Goals from Sadio Mane, Andrew Robertson, and new signing Diogo Jota saw defending champions Liverpool make it three wins from three to start the new Premier League season as they defeated Arsenal 3-1 at Anfield.
After a slow start during which Liverpool dominated possession, it was in fact the visitors who took the lead completely against the run of play. Robertson horribly miscontrolled a hopeful cross into the box from Ainsley Maitland-Niles, teeing up Alexandre Lacazette to bundle a scuffed finish beyond Alisson in the Liverpool goal.
However, the Reds were back on level terms less than three minutes later through Mane, who tapped in the rebound after Bernd Leno could only parry a powerful strike from Mohamed Salah.
Six minutes later, the hosts turned the match on its head, with Robertson making amends for his earlier error by coming in at the back post to prod home Trent Alexander-Arnold’s cross.
Having been outplayed by Liverpool in the first half, Arsenal gave a better account of themselves in the second and should have regained parity near the hour mark, only to be denied by Alisson.
The Gunners were made to pay for their wasteful finishing late on as substitute Diogo Jota, making his first Premier League appearance for the Reds, scored his first goal for his new team to secure the three points and preserve their perfect record this season.
The win was made doubly sweet for the Reds as Jota’s strike also saw Liverpool leapfrog rivals Everton to go top of the league table on goals scored, while Arsenal suffered their first defeat of the season.
As the two sides prepare to face each other again in the Carabao Cup on Thursday, here are the 5 major talking points from their latest Premier League encounter.
#1 The spotlight shines on Liverpool’s shaky defence
A backline that was as secure in defence as it was potent in attack played a vital role in Liverpool’s title win last season, as they provided not just clean sheets but also goal contributions with some regularity.
However, some cracks had started to emerge in Liverpool’s defence towards the end of the season, and this was highlighted in their defeat at the Emirates in July. Back then, errors from the normally reliable Alisson and Virgil van Dijk gifted two goals to Arsenal - this time, it was the equally dependable Robertson whose horrible miscontrol allowed Lacazette to open the scoring.
With their forwards scoring goals for fun at the other end, the defence might not be that big a concern for Liverpool and Jurgen Klopp at this stage. However, having conceded three against Leeds in their Premier League opener, two against Lincoln City in the Carabao Cup, and another easily avoidable goal against Arsenal here, Liverpool’s formidable backline seems a little more susceptible to conceding goals than usual.

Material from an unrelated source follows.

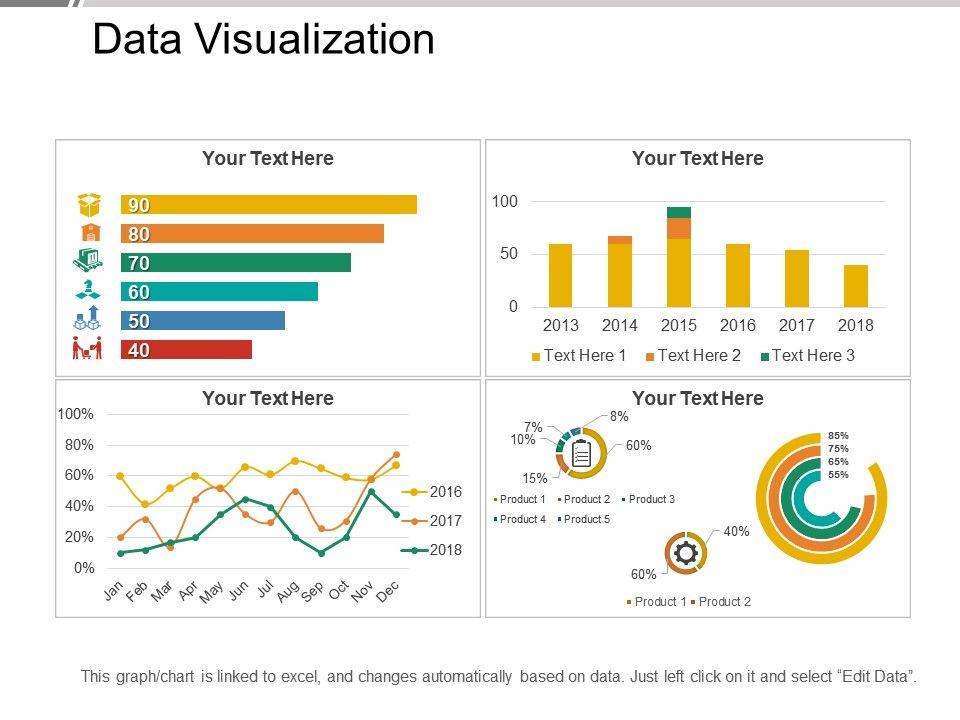 data_visualization_Slide01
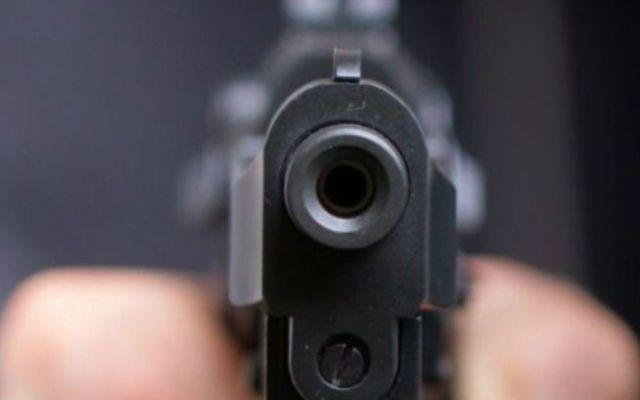 Niños asaltan a hombre con pistola de juguete en Miguel Hidalgo - Foto de Internet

#2 The good & the bad side of Arsenal’s ‘build from the back’ philosophy
Mikel Arteta has rightfully earned praise for the well thought-out and equally well-implemented tactics he has employed in his short stint at Arsenal. One major change he has made since taking over has been reverting to a back three in order to shore up a defence that had looked extremely shaky before he got there.
With accomplished ball-players like David Luiz and Kieran Tierney in Arsenal’s first-choice three-man defence, the Gunners have taken to passing out from the back, putting together many an eye-catching passing move in their matches. This was the case here as well, and it was a series of precise passes that led to Lacazette’s opener.
However, the insistence on building from the back, which includes taking short goal kicks at every opportunity, also seemed to play into the hands of Liverpool’s high press. Much of the game was played out with all outfield players in Arsenal’s half, with Jurgen Klopp’s men forcing more than a few mistakes out of the Arsenal players and rarely affording them a moment’s peace.
Arteta seems to have settled upon building from the back as the preferred method of creation in his Arsenal side. But he would surely be seeking to achieve a profitable balance between building from the back and playing long balls from deep, especially against teams that press with as much urgency as Liverpool do.